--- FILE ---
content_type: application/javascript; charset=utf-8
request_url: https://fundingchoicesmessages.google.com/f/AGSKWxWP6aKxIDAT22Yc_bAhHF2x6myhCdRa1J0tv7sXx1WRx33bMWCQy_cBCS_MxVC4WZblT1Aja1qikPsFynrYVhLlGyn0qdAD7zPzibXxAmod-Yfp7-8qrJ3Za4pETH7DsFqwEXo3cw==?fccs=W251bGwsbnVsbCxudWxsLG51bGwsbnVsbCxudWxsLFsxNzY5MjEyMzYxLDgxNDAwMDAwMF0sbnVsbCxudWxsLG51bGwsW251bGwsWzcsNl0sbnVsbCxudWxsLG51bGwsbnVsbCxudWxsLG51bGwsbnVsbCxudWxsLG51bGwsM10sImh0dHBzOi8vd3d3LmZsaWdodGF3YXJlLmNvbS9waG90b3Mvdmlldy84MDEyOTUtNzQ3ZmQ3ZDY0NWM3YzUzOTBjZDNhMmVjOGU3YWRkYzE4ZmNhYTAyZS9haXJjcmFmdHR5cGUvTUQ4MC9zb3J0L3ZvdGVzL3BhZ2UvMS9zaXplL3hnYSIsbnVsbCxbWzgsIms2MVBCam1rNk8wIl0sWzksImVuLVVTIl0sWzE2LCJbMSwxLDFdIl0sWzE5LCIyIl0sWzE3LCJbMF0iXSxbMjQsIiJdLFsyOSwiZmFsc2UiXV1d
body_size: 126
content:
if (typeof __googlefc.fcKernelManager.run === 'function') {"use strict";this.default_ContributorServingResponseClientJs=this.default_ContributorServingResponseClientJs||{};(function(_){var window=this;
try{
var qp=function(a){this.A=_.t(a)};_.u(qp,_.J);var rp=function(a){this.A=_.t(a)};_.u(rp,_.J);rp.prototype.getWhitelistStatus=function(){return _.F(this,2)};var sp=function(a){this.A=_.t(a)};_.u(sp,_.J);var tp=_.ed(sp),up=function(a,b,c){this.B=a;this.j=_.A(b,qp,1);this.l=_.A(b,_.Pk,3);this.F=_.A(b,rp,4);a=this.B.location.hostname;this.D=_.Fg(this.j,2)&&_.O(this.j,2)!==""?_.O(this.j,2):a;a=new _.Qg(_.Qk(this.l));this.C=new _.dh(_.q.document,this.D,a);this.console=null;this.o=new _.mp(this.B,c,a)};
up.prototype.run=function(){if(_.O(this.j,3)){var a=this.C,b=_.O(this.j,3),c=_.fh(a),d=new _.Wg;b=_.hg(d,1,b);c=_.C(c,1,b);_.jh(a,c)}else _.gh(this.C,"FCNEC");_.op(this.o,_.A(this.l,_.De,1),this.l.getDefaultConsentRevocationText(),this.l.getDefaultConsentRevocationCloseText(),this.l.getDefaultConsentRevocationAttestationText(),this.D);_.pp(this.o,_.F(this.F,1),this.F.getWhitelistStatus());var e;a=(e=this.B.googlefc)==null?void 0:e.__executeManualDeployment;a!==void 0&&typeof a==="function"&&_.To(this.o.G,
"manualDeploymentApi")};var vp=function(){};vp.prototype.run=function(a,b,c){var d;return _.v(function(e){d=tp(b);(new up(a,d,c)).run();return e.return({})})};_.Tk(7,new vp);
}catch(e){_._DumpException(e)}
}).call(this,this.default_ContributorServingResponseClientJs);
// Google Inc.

------

▶ [The problem]
Give the number of lines that hold the word "prototype" in these records, with nothing added.

▶ [Completed exercise]
3